Welcome to About Time
About Time is a high quality, non-partisan media organisation that publishes the voices of Australia’s incarcerated population and provides a window into the concealed world behind bars.
Our Values
We place lived experience voices at the centre of everything we do. To ensure our content is as relevant and effective as possible, it is primarily produced with the words and advice of people who are currently or were formerly in prison.
We publish high-quality, non-partisan material. We work with our storytellers to ensure that their content is powerful and effective. We take the side of the public interest rather than interest groups or political parties.
We value collaboration. We work within the criminal justice sector, in which dozens of community organisations seek to improve the lives of people affected by incarceration. As much as possible, we work with these organisations to have the greatest impact.
Why We Exist
Australia has a record high prison population; a population that is overwhelmingly disadvantaged and increasingly isolated from the rest of society. People in prison have little or no access to the internet, few news sources and limited opportunities for self-expression. By providing Australia’s incarcerated population with a voice and a source of connection, we seek to alleviate some of the immense isolation of the prison environment.
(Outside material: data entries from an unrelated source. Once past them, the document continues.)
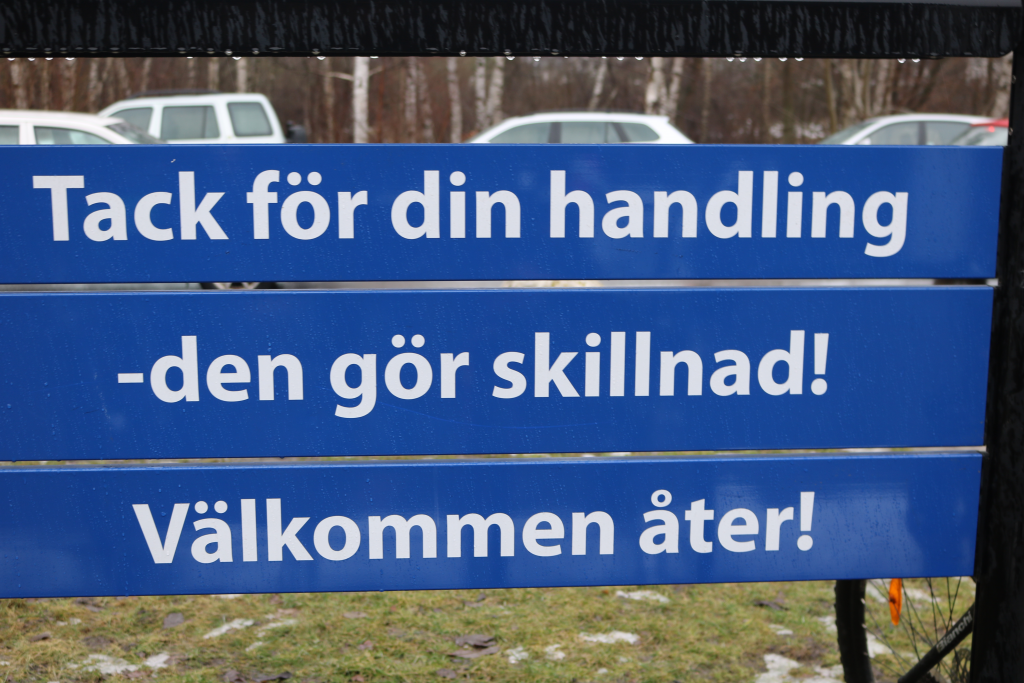 Välkommen åter-skylt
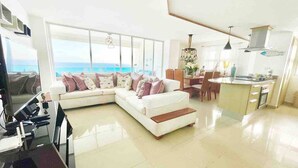 A modern living room with a white sectional sofa, a dining area, and a kitchen. - 3 Bedrooms At Marbella Beachfront Juan Dolio No820 (Guayacanes)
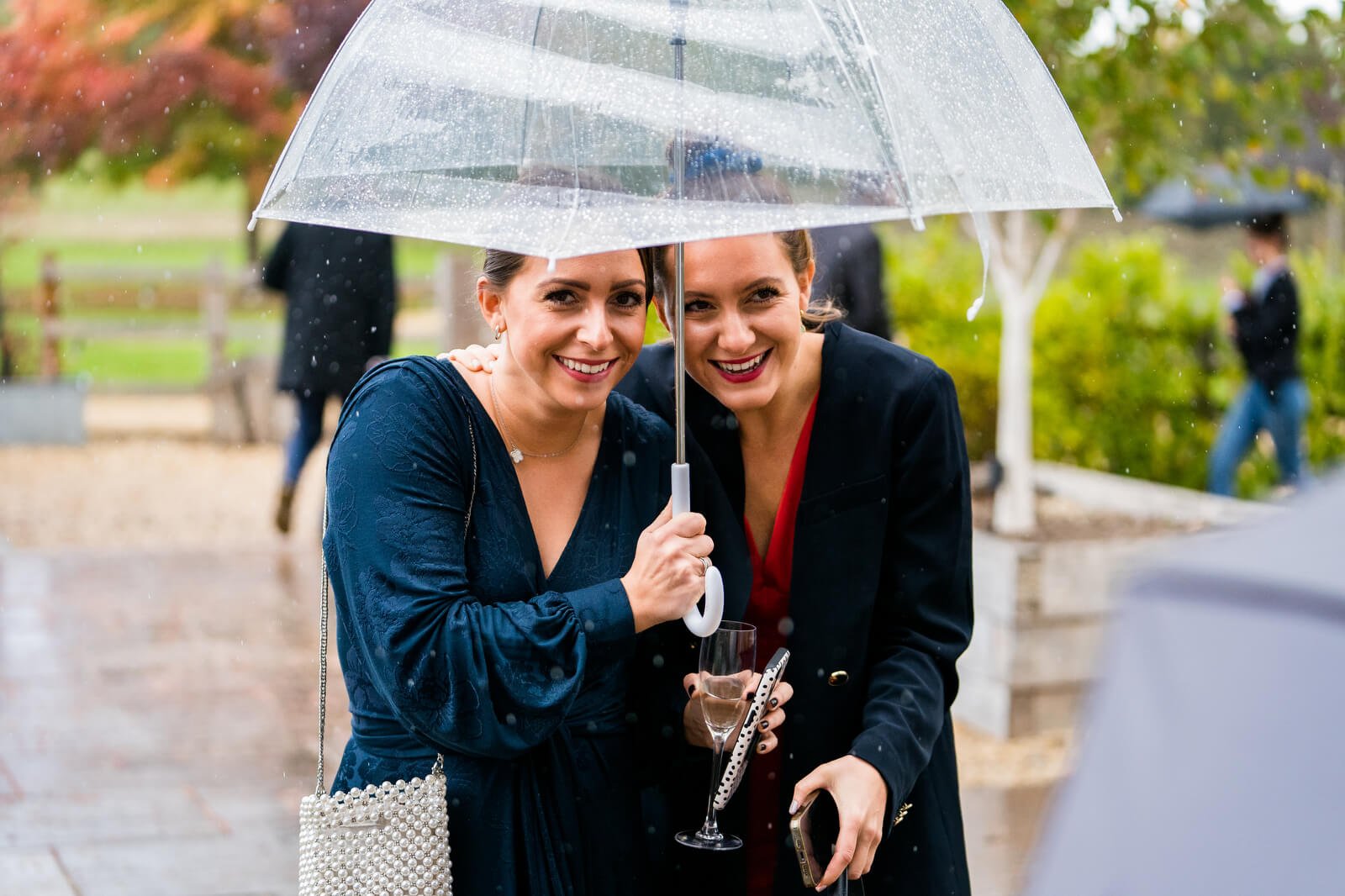 candid wedding photo in the rain at silchester farm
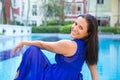 Young hispanic woman in blue dress relaxing by the swimming pool Royalty Free Stock Photo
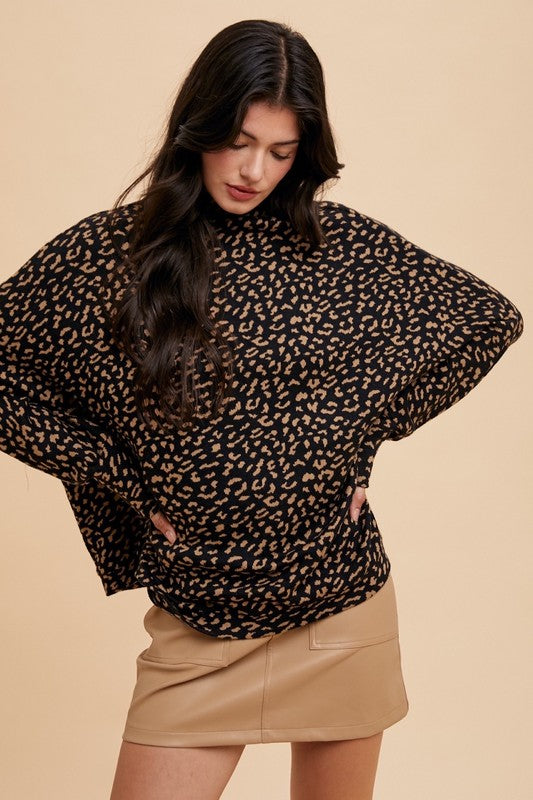 Woman wearing Kaida Leopard Sweater with animal jacquard knit and mock neck, styled with a beige skirt.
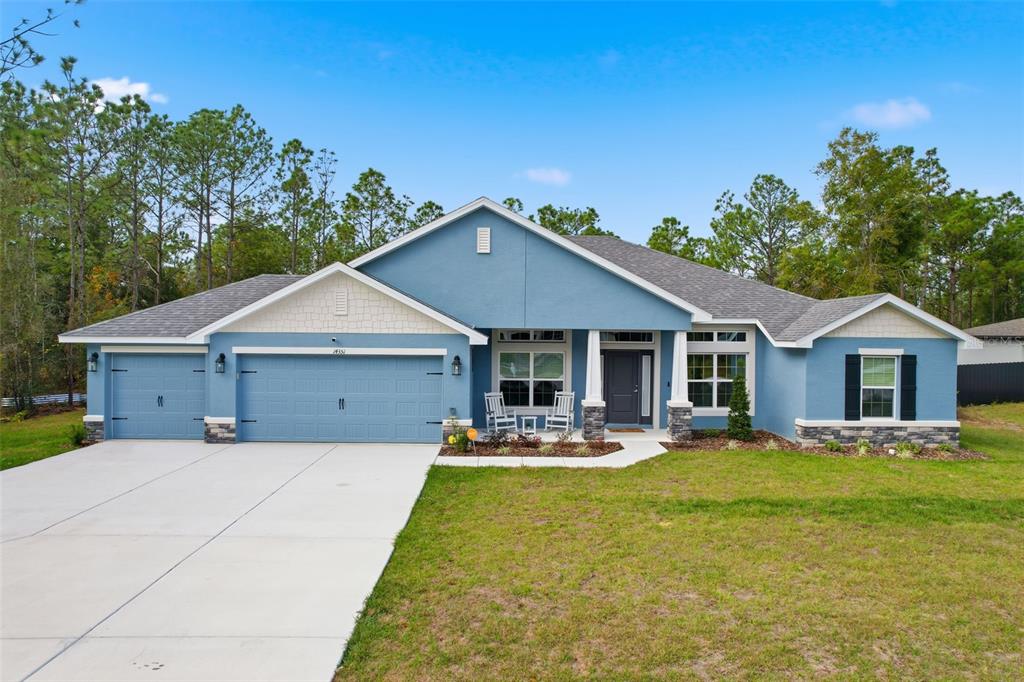 A blue single-story house with a three-car garage, stone accents, and a concrete driveway — 14351 CAROLINA CHICKADEE ROAD, WEEKI WACHEE, FL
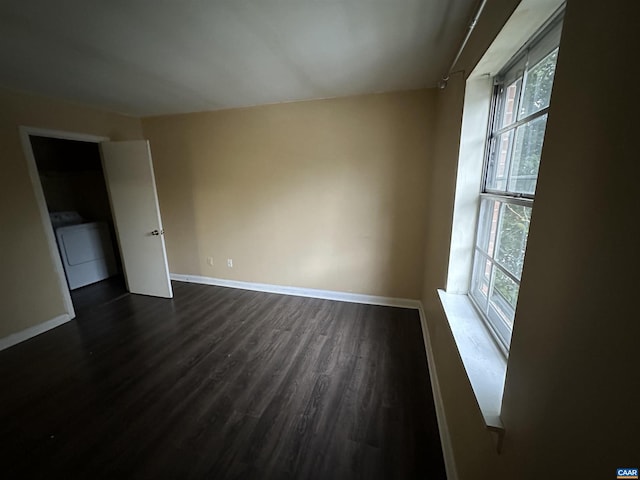 unfurnished room featuring washer / clothes dryer, plenty of natural light, and dark wood-type flooring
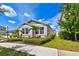 Well-maintained home with manicured lawn, tidy mulch beds, and a welcoming walkway to the front door at 13027 Pennybrook Dr, Riverview, FL 33579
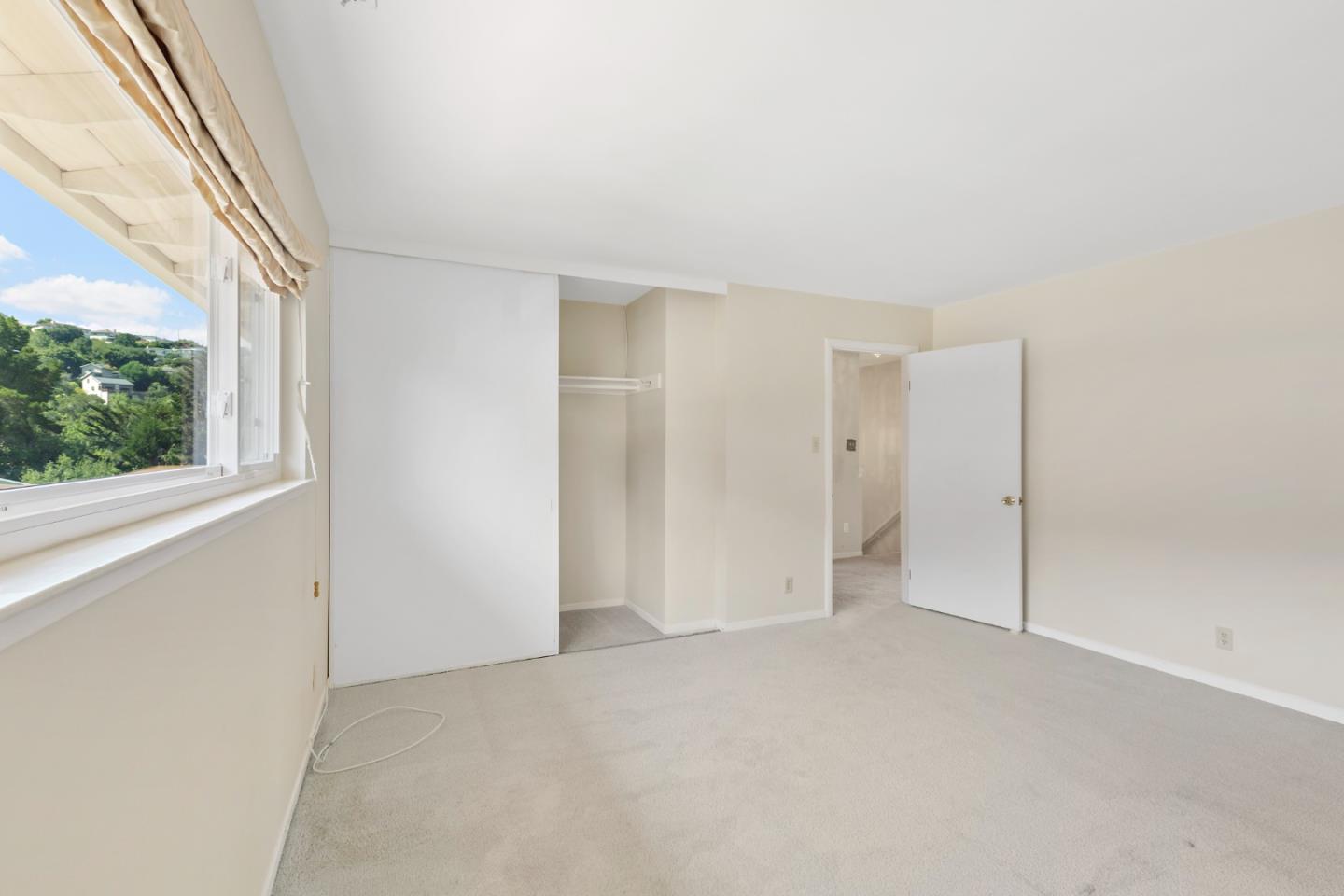 750 Clearfield Drive Millbrae, CA 94030 - Photo 26 of 35 a view of an empty room with a window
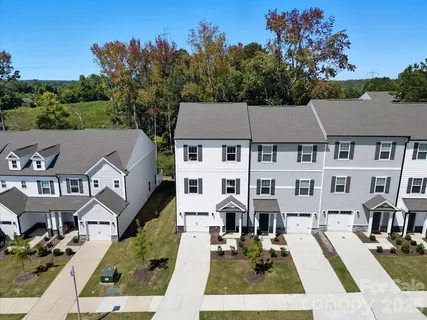 an aerial view of residential houses and trees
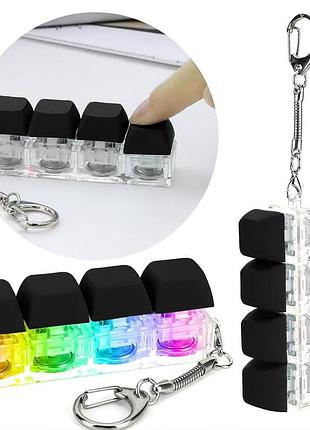 Брелок-клавіатура антистрес, 4 клавіші, led, прозорий чорний корпус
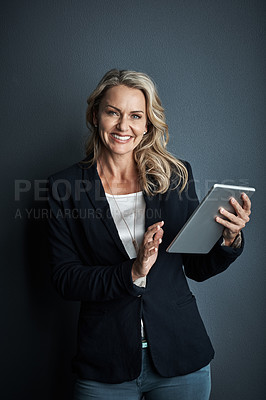 Buy stock photo Studio portrait of a mature businesswoman using a digital tablet against a grey background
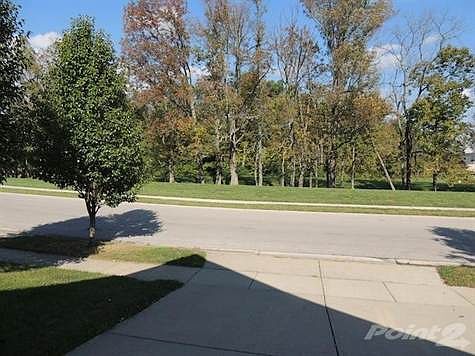 Across the street is a wetlands preserve park-like setting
By design, the realities of prison are concealed from the outside world, which leads to the dehumanisation of Australia’s prison population and misinformation about incarcerated people and what goes on inside. We seek to combat false narratives and educate free society about life behind bars.
Our Impact
We seek to improve the lives of people in prison in Australia.
We provide:
- a voice and an outlet for expression
- an opportunity for connection
- a sense of hope
- a reliable, trustworthy source of news and accurate information
- a source of entertainment and distraction.
We seek to engender empathy and humanity from the outside world for people in prison.
We seek to provide a reliable, trustworthy source of news and investigations on the criminal justice system.
About the paper
About Time launched in July 2024.
The newspaper is published and distributed free of charge each month to 96 prisons across New South Wales, Victoria, Queensland, Western Australia, South Australia, Tasmania and the ACT. The paper is also freely available online, and available in-print to people on the outside via a paid subscription.
The majority of the paper’s content is written by currently and formerly incarcerated people. The centrepiece of the paper is the Letters section, which contains the letters that people in prison send to About Time’s mailbox every day. These letters are wide-ranging: they are life stories and reflections, regrets and dreams for the future. They are poems, works of fiction and artworks. They are grievances about prison life and stories of hope amidst the darkness. And they are feedback for us – for About Time – about their thoughts on their paper.
The paper also contains longer Experience pieces written primarily by formerly incarcerated people. There are hard-hitting news stories and lengthy investigations about prisons and the criminal justice system. There is vital information from experts about legal rights, health, education and reintegration opportunities. There is a dedicated section for Mob, plus poems, puzzles, comics, sport and other cultural reports, and more.
The paper is currently a 28-page colour monthly, with a potential audience of 40,000 people in prison and many thousands more in the wider community.
Online-only content
Through our website, our newsletter and our social media platforms, we have an opportunity to publish and share additional content. This might be content unsuitable for the newspaper, content rejected by Corrections authorities, or content in non-written forms.
We publish breaking news stories regularly on our website and we have begun to experiment with video content as a powerful way to share stories.
As the Prison Journalism Project writes: “To shift the narrative, we must change the storytellers.”
People who have experienced prison life are best placed to write about those experiences, yet they often lack the skills to tell their stories and report on the news effectively. We have begun to run workshops – both in and outside prison – to train currently and formerly incarcerated people, and others who may be impacted by incarceration, to tell their stories effectively, and to report on the criminal justice system.
We hope to expand this significantly, going into prisons around the country and running large workshops in the wider community, to create a network of people with lived experience who can contribute in a meaningful and powerful way to the discourse.
As Freedom Reads writes, “In an environment where the freedom to think, to contribute to a community, and even to dream about what is possible is too often curtailed”, the power of the book is almost limitless.
People in prison have varying and sporadic access to libraries, depending on their security status and depending on the staffing numbers in their wing and in their prison. We want to ensure that all people in prison have access to a wide range of books – access that isn’t impinged because of things outside their control.
We can do that through various means including:
- collecting and donating tens of thousands of books to dozens of prison libraries
- building beautiful, handcrafted bookcases into prison wings, transforming cellblocks into Freedom Libraries
- hosting bookclubs for people in prison and encouraging people inside to host their own.
We are inspired by the hugely successful Ear Hustle podcast, which brings the daily realities of life inside prison, shared by those living it, and stories from the outside, post-incarceration.
We are in awe of the UK Prison Radio Association and its National Prison Radio, a 24/7 radio station for people in prison, made my people in prison.
We are constantly reminded by the power of storytelling. One of the best examples of this is The Moth and its live events around the world. We want to host live events, sharing the compelling stories of formerly incarcerated people, told with power and impact.